Altruism
Selflessness is a delightful idea, a quality capable of transforming the world to a better place, but it’s impossible to obtain. No matter how much a person might sacrifice for the benefit of another, no act can be completley selfless. Take for example, a situation where a young man helps an older woman carry groceries across a busy street. The young man is already late for a meeting, exhausted, devastated by a recent break up, and wary of walking in heavy traffic, but helps anyways. On the surface, the act has a resemeblence to altruism; the older woman reaps the benefits of the interaction, while the man seemingly gains nothing. He didn’t receive a tip, given a thanks, or enter the beginning stages of a new friendship; he assisted and went on about his day. The older woman gained relief in a dicey situation and received assistance without any sacrifice.
However, the man and the act, is not altruistic or selfless. On a concious level, the man could be motivated for a variety of reasons. Perhaps he’s seen an accident in a similar situation, therefore he’s fearful of the potential outcome if he fails to assist. He remembers the intruding image of the previous accident, an image lingering in his mind to this day.
Or perhaps he’s never seen such an accident, but knows he’ll feel a miniscule sense of guilt in his gut if he just watches.
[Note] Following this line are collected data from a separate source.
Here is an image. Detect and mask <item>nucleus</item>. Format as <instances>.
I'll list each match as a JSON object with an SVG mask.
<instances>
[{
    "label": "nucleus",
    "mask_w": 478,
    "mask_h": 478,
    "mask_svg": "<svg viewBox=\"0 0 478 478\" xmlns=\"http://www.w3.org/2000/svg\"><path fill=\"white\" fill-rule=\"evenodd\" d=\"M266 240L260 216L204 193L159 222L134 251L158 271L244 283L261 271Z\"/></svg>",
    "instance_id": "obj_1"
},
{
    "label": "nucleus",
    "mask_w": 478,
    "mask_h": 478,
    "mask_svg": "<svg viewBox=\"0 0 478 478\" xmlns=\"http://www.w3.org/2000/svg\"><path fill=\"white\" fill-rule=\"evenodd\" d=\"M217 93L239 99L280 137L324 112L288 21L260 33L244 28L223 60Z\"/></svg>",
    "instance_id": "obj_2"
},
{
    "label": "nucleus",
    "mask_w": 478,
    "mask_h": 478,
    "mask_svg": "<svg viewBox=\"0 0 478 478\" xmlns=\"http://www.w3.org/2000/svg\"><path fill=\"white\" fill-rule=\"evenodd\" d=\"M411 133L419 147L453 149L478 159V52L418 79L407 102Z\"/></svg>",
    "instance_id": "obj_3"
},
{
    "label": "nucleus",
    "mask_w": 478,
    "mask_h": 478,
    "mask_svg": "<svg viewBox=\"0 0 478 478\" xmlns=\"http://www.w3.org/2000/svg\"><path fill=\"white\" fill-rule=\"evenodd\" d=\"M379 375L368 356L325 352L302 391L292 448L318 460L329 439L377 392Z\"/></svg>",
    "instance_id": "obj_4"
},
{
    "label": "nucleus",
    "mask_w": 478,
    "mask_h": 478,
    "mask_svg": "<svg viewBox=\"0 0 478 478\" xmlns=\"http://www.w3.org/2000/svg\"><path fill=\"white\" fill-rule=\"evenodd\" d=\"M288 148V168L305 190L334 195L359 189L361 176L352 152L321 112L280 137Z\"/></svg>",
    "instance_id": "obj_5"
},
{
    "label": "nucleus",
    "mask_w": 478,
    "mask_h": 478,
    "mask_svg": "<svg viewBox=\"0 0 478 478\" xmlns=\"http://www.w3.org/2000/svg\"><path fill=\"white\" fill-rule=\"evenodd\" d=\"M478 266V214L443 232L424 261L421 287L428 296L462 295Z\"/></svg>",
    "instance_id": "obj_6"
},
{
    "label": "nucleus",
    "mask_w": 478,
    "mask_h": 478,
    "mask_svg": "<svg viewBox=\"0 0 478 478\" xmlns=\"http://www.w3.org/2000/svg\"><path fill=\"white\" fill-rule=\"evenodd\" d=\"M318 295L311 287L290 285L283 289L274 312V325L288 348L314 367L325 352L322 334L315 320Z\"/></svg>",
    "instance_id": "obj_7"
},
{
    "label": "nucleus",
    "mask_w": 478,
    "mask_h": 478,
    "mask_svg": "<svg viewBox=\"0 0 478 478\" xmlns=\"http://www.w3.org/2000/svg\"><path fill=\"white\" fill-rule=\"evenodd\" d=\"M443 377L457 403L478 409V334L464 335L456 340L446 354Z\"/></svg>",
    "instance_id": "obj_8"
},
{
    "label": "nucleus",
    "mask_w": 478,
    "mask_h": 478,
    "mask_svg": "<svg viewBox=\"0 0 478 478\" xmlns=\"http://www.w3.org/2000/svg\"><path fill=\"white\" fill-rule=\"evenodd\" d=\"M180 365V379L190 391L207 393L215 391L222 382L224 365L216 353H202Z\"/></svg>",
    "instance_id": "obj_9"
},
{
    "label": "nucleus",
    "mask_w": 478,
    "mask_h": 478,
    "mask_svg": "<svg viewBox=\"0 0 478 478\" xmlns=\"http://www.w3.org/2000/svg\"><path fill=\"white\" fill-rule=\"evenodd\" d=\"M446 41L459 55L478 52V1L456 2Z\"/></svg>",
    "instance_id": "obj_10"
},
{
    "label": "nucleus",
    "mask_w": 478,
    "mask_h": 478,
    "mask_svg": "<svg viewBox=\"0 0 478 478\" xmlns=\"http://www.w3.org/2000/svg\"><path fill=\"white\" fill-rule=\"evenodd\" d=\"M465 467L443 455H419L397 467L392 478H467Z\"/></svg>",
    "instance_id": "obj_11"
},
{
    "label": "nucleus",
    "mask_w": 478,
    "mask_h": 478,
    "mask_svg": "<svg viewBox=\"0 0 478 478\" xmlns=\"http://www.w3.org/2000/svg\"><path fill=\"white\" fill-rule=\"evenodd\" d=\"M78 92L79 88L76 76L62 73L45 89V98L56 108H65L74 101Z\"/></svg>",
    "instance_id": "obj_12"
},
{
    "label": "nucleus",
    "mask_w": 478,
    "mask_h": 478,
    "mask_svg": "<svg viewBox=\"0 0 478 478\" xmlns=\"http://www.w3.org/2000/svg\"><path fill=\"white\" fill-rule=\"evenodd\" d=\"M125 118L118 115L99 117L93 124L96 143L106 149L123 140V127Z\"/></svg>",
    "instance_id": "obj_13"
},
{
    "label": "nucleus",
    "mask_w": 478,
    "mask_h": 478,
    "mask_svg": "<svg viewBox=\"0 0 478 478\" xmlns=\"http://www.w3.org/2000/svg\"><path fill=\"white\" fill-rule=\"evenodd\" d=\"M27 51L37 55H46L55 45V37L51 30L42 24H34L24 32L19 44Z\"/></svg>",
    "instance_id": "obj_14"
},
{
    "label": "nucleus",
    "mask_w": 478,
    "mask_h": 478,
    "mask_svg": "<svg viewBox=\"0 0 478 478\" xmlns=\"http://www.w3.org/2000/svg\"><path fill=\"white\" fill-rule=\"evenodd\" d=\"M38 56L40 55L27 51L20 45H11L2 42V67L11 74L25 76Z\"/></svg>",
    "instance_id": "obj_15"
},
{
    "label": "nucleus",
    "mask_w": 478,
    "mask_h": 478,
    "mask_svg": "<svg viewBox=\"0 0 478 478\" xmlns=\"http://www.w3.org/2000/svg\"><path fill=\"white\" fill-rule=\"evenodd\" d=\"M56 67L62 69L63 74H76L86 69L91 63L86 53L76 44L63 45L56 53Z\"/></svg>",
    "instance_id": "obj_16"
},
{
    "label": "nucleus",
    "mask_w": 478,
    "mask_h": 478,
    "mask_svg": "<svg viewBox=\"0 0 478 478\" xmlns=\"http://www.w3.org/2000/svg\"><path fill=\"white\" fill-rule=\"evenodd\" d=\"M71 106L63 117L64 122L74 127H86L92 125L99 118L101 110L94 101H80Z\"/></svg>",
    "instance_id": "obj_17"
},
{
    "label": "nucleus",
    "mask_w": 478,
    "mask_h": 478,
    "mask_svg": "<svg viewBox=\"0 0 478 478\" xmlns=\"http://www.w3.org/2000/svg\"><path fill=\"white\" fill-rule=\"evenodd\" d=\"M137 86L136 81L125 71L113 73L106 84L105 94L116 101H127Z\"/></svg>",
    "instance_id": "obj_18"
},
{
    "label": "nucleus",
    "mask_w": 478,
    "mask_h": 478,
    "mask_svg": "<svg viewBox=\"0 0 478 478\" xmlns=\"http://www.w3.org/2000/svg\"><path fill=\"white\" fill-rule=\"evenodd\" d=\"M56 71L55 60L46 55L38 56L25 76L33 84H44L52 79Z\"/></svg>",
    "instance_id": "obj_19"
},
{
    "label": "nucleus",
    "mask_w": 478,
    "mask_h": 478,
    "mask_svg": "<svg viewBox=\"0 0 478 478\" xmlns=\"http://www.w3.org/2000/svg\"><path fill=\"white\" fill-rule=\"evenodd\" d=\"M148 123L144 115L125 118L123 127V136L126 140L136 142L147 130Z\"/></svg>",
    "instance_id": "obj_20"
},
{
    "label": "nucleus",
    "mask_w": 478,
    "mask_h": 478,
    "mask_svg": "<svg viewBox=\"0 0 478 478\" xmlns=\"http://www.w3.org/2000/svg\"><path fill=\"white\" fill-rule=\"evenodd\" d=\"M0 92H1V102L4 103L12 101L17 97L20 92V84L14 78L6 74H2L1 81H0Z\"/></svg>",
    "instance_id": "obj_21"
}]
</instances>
The assistance he provides prevents that feeling from coming to fruition.
Maybe the man doesn’t acknowledge or have the capacity to feel guilt for a lack of inaction, but he knows what makes him feel good; helping others. He knows small sacrifices, like walking the older woman across the street, makes him feel positive emotions. Whether that be a feeling of importance, security, kindness, or just happiness, he benefits in some form.
Now, the motivation to assist others while sacrificing in some form solely for the purpose of positive feelings is admirable, but not selfless. The man may truly enjoy helping others, but the question becomes, why is it enjoyable to help others? Why is it important that another person is more comfortable or safe? The answer lies in the man’s past experiences and current state of mind.
It could be his recent break up has striped him with a sense of vulnerability, a vulnerabilty he sees, and can alleviate, in the older woman. It could be a subconcious awareness of the possibility to use the selfless act as a valid, worthy excuse for his boss when he arrives late. It could be a subconcious realization, based on past experiences with exhaustion, that acts of giving provide him energy. Or perhaps it could be he’s tired of not-so-irrationally fearing heavy traffic, spurring himself to action in the name of self-improvement.
Even if the man fails to recognize all of the above and is absolutely unaware of his emotions and motivations, the nurture of his life remains. The man has lived a life full of positive/negative reinforcement, punishment, observation, emotions, and teaching that led him to make his small sacrifice.
For a truly selfless act to occur, the giver must be free of past experience, ignorant of any pros and cons, and unable to gauge future feelings and consequences; all of which are impossible.
While altruism is a noble concept, a proof a person can be good, even better is the act of recognizing motivators. Recognize sacrificing for others is beneficial to yourself, and don’t feel guilty about why or that it exists, use it to sacrifice more often.